When we lived apart, the one remaining strain was Ryder’s relationship with Jason. He would get a bit shy and didn’t know how to handle his emotions after not seeing his Dad for long periods of time. It didn’t take them long to pick up where they left off, but it was hard on both of them. It was also hard on Jason not to be around the kids on a regular basis. It was also lonely for Jason, whereas the boys kept me busy. He missed out on so much and it was hard to fill him in on where Ryder was with therapy. But I loved seeing Jason’s reaction to Ryder’s improvement - because I was with him all the time, it was harder for me to notice the big changes. As hard as it had been, we knew we made the right decision. Ryder’s psychologist was confident that he wouldn't need as many services and he would be able to attend a mainstream school. And she was right! He has been in a mainstream school for four years now! Of course, he has a lot of obstacles to overcome (as we all do!), but he is doing so well. It takes a village to raise a child, and everyone close to us has played a part in Ryder's success! We couldn't have done it without all the love and support surrounding our family.
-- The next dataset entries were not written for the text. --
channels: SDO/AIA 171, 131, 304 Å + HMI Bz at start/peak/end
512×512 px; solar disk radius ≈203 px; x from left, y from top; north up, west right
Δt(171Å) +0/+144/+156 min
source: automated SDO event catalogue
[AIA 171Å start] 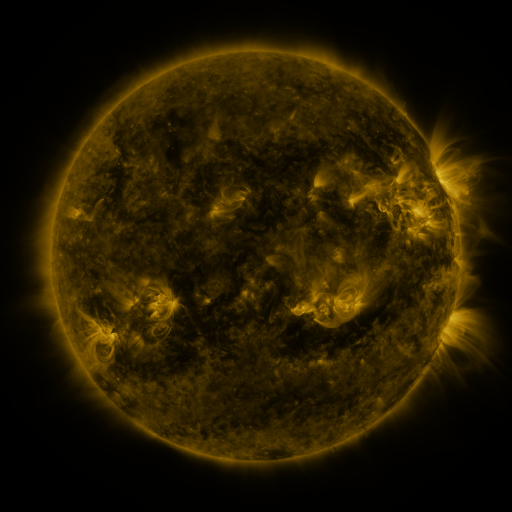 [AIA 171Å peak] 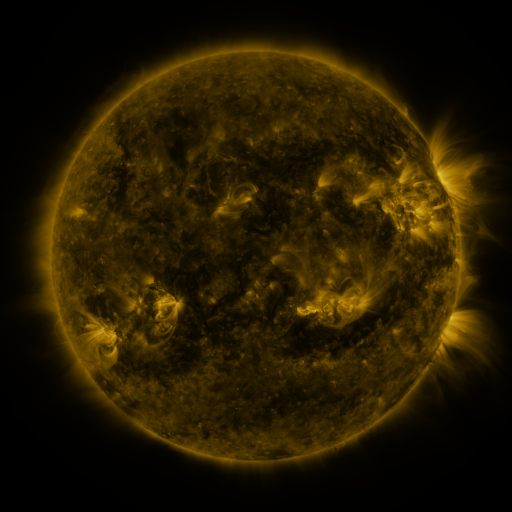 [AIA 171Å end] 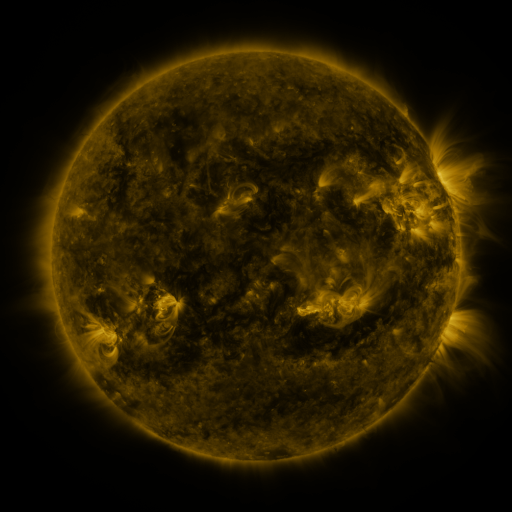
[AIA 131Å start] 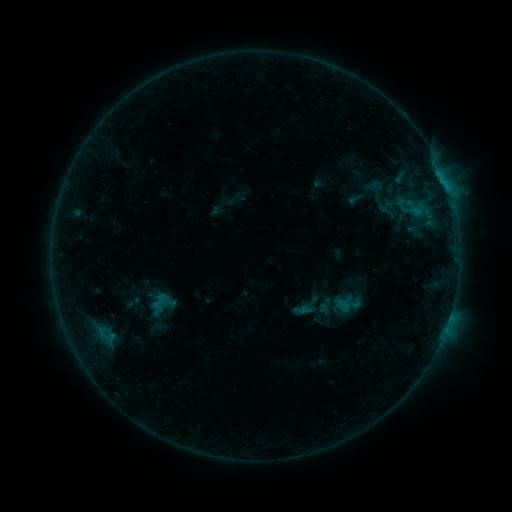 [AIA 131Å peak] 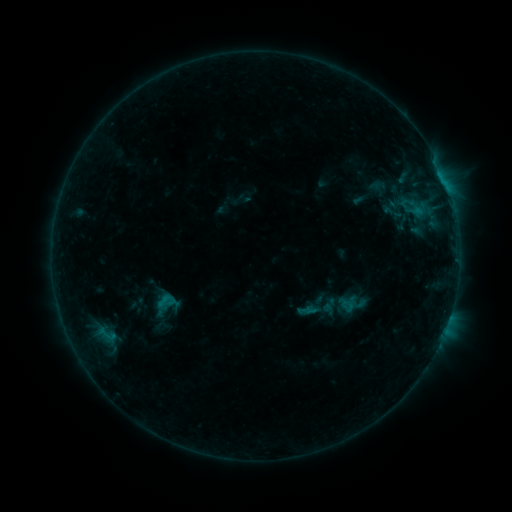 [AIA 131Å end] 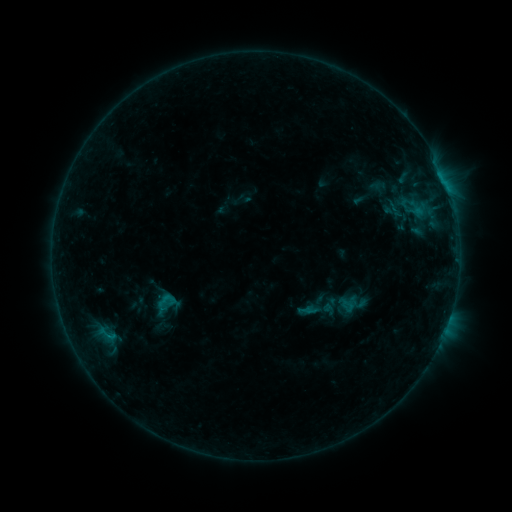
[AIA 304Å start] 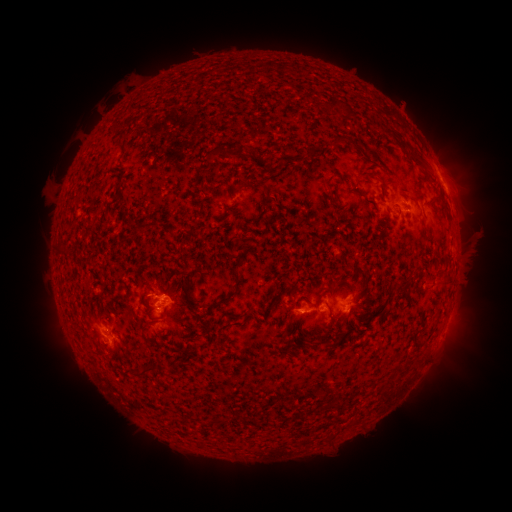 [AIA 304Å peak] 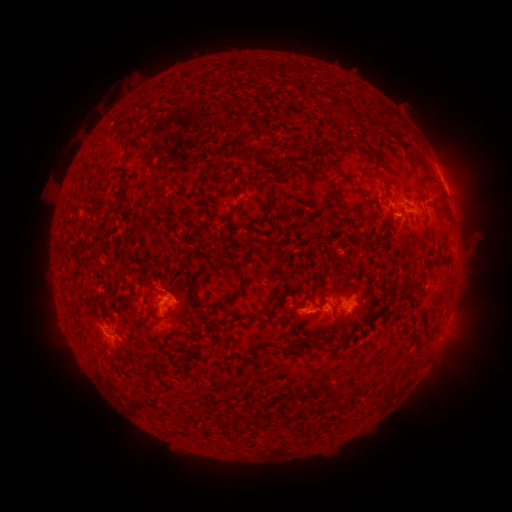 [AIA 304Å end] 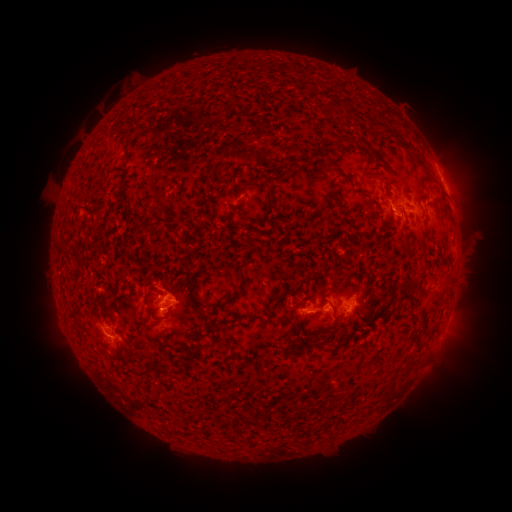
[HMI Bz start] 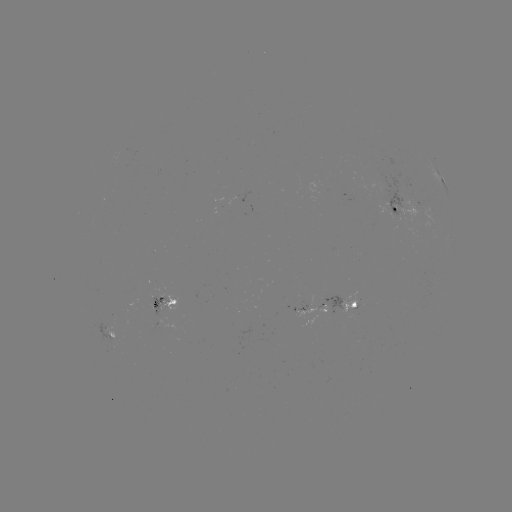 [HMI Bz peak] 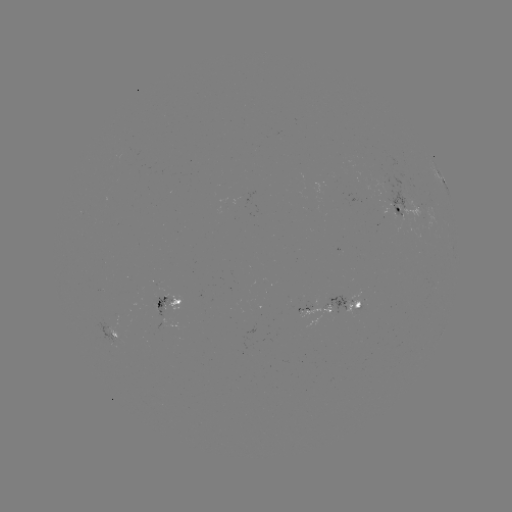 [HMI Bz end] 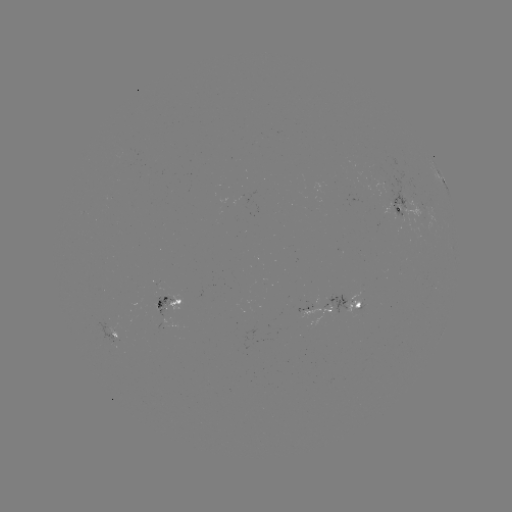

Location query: emerging-flux region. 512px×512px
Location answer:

Ryder is thriving. He is currently in a mainstream school. He loves his teachers, classmates and the resources that have been available to him. He continues to amaze us every day! He has an amazing support system… one we never could have imagined he would have. His peers continue to help him grow, and they learn so much from him as well. His friendships are beyond heartwarming, we are so grateful for how the kids in Ryder’s school care for him.
We love to share Ryder's story, extend support to other families and give back as much and whenever possible. Beyond our annual fundraising efforts, our latest initiative includes a collaboration with Calgary's own Local Laundry. Alongside the amazing team at Local Laundry, we created the Ryder's Crew sweater. We LOVE how it turned out, the design featuring the integrated heart & puzzle is so meaningful as a symbol for Autism, speaking to the idea of "until the pieces fit." It will be available online starting Thursday, March 14th, 2019 for a limited time.
$25 from each of Ryder's Crew sold will be donated to our favourite local group, AAFS (Autism Aspergers Friendship Society of Calgary), with a goal of donating over $2,500 in total. AAFS is a great support system for people on the spectrum, and for me. My best part of AAFS is that they provide opportunities to socialize. AAFS plans outings, such as hockey games, lacrosse games, bowling, movies, camping. They make plays, have theme nights and really push each other to flourish. We are very fortunate that Ryder has friends, but it’s something that is not easy for people on the spectrum, but they get that at AAFS, and a sense of pride for having their own thing outside of their home! Socializing is SO important, and on top of it, they get to build their confidence in their interests.